Казалось, что несколько сотен зрителей в театре не умели радоваться так громко, как это могла панна Бася. Она прыгала, хлопала в ладоши, пища от сверхчеловеческой радости. Она бросалась поэту на шею, целуя его от всей души, а поэт краснел и был счастлив так, словно бы его увенчали лавровым венком. Эта замечательная церемония неизменно каждое утро заканчивалась тем, что оба падали друг другу в объятия и танцевали по комнате.
Весь дом знал, что пан Ольшовски обожает Басю, а Бася не может жить без пана Ольшовского.
Весь этот месяц был просто очаровательным, потому что именно месяц прошел с того памятного вечера, когда Бася с триумфом въехала в квартиру писателя. Пан Ольшовски вспоминал со стыдом, что хотел избавиться от этого ребенка. Он давно прекратил всякие розыски и уже решил, что поселится с усатой теткой, чтобы отдать Басю в женские руки, справедливо опасаясь, что сам распустит ее, как дедовский бич.
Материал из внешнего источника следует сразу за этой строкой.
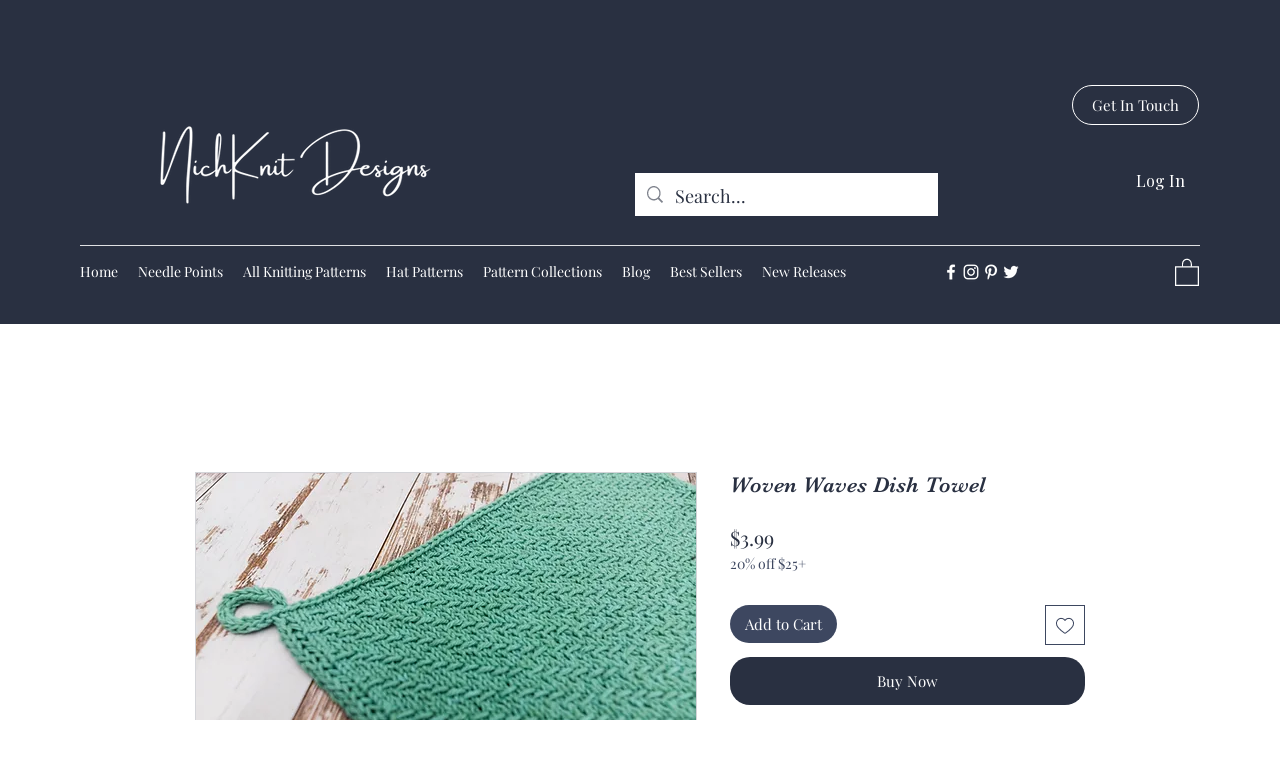

--- FILE ---
content_type: text/html; charset=utf-8
request_url: https://www.google.com/recaptcha/api2/aframe
body_size: 267
content:
<!DOCTYPE HTML><html><head><meta http-equiv="content-type" content="text/html; charset=UTF-8"></head><body><script nonce="py_JJ5jJu_Zdc7gSf9Kw9Q">/** Anti-fraud and anti-abuse applications only. See google.com/recaptcha */ try{var clients={'sodar':'https://pagead2.googlesyndication.com/pagead/sodar?'};window.addEventListener("message",function(a){try{if(a.source===window.parent){var b=JSON.parse(a.data);var c=clients[b['id']];if(c){var d=document.createElement('img');d.src=c+b['params']+'&rc='+(localStorage.getItem("rc::a")?sessionStorage.getItem("rc::b"):"");window.document.body.appendChild(d);sessionStorage.setItem("rc::e",parseInt(sessionStorage.getItem("rc::e")||0)+1);localStorage.setItem("rc::h",'1768853208400');}}}catch(b){}});window.parent.postMessage("_grecaptcha_ready", "*");}catch(b){}</script></body></html>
С непомерным трудом ему удалось спасти остатки своей серьезности, и его охватывал гнев, когда он видел улыбочки этого верзилы Михася; этот башибузук отчетливо смеялся в кулак, слушая за дверями, как его знаменитый хозяин объясняется перед Басей: а где был, а что делал, а почему у него нос замерз?
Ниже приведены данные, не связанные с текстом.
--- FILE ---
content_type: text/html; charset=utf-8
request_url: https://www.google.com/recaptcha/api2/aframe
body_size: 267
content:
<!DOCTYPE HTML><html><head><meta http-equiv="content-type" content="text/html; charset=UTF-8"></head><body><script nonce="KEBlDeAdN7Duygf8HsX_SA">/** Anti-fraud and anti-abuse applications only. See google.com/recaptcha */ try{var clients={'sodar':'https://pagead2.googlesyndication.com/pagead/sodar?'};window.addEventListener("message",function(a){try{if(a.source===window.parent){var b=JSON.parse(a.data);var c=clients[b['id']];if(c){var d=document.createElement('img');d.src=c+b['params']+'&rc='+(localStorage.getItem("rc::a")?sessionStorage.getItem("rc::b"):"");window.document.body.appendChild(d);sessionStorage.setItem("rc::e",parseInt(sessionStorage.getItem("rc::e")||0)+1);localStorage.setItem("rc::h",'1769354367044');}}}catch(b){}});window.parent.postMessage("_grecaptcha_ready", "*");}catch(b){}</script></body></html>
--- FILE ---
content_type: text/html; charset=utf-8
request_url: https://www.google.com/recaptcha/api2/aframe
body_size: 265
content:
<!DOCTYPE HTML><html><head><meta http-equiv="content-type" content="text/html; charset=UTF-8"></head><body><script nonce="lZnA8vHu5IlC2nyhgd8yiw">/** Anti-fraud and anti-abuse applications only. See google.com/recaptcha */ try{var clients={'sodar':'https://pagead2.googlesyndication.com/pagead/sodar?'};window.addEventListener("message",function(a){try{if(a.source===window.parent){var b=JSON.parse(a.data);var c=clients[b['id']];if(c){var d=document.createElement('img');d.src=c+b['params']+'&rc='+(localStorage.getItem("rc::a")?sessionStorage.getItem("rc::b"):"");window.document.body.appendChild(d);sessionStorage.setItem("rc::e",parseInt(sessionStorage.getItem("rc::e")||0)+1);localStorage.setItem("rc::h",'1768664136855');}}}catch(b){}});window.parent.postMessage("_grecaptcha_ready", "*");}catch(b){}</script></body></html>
Светло сделалось в жизни пана Ольшовского; ему казалось, что сквозь серые тучи пробился золотой солнечный луч и блуждает по его квартире. Как-то легче ему теперь писалось, он чаще смеялся, и так сердечно, как никогда...
Бася сидела у него на коленях и ехала рысью, как на коне, когда Михась заглянул в двери.
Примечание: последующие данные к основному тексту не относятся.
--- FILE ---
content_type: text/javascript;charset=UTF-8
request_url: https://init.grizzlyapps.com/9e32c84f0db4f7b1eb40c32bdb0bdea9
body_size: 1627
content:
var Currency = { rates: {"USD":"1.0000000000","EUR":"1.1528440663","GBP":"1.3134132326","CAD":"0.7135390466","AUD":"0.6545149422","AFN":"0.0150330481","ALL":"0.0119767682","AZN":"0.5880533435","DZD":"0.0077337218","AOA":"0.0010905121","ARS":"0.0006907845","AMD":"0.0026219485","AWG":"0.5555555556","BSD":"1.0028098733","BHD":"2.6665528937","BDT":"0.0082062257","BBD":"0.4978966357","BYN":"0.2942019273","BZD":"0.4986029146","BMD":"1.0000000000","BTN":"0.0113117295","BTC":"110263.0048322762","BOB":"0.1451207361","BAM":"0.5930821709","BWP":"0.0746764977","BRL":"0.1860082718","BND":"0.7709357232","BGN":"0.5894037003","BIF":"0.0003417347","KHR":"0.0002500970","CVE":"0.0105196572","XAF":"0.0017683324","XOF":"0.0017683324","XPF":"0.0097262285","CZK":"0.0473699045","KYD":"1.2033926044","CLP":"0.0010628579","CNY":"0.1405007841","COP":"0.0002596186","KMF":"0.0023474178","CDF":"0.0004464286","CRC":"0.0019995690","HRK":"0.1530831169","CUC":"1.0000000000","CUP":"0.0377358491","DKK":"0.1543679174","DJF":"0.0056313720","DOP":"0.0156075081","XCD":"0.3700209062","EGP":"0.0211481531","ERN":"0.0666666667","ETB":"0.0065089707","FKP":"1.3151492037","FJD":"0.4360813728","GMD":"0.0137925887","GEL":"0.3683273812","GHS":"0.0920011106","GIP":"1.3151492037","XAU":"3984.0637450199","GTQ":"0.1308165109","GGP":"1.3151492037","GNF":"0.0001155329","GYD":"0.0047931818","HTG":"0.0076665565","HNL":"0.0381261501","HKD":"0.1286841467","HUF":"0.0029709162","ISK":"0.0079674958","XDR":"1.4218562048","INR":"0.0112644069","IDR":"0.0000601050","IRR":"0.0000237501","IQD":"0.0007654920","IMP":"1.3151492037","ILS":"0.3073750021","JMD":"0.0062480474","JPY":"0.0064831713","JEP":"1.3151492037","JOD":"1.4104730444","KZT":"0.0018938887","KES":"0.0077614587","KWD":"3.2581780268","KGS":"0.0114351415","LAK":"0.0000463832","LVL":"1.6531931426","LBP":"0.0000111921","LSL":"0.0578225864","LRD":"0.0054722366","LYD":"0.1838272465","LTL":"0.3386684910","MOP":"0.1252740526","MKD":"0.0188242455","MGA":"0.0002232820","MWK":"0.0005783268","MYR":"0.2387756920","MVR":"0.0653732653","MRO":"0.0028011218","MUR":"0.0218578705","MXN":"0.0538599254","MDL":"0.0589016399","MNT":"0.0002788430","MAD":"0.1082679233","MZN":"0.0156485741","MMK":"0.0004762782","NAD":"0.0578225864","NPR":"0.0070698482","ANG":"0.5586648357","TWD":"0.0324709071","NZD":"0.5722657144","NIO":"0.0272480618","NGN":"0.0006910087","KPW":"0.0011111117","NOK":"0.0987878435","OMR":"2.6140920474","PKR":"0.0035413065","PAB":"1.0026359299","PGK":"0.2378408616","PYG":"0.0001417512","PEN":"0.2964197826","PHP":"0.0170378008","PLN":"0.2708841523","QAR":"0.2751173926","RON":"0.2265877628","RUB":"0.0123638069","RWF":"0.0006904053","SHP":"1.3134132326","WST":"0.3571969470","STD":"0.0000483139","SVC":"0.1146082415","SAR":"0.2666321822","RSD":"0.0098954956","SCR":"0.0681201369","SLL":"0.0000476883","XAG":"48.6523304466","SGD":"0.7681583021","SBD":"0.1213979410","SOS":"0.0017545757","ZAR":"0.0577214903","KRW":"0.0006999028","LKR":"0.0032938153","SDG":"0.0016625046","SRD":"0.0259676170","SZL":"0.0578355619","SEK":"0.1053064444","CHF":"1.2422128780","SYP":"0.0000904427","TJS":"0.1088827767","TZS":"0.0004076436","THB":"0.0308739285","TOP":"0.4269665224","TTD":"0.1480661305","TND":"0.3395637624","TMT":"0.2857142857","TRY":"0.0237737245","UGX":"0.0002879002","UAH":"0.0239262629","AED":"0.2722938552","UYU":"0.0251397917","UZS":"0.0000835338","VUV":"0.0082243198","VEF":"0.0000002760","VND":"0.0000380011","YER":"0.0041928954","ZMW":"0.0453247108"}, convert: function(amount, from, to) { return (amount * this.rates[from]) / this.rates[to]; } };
— Чего ты хочешь, негодник? — весело спросил его пан Ольшовски.
Михась не отвечал и подавал какие-то непонятные знаки.
— Бася! Михась разучился говорить! — закричал писатель.
Паренек повторил свои знаки и многозначительно подмигнул.
«Что с ним случилось?» — подумал пан Ольшовски.
— Чего тебе? — спросил он, выйдя к Михасю.
Михась был страшно серьезен и дрожащими руками подавал ему газету, молча показывая в ней какое-то место.
— Это Бася! — шепнул пораженный писатель — Что же это?
На фотографии улыбалась Бася своей улыбкой от всего сердца, а под фотографией жирные буквы кричали черным голосом:
Потерялась девочка, пяти лет, по имени Бася. Всех, кто знает о ней, просим срочно обратиться...
Газета выпала у писателя из рук. Он услышал тихий шепот парнишки:
— Что, мы ее должны отдать?
— Никогда! — воскликнул пан Ольшовски, словно внезапно проснувшись.— Ее мне прислали, у меня она и останется. Скажи Валентовой...
— Она уже знает... Стоит с метлой в воротах, и, если кто приблизится, она его побьет. Весь дом уже знает! Будет война!
Пан Ольшовски не слышал, потому что, ворвавшись в комнату, схватил Басю в объятия и прижал к груди.
— Ты меня задушишь, сумасшедший! — еле выговорила Бася.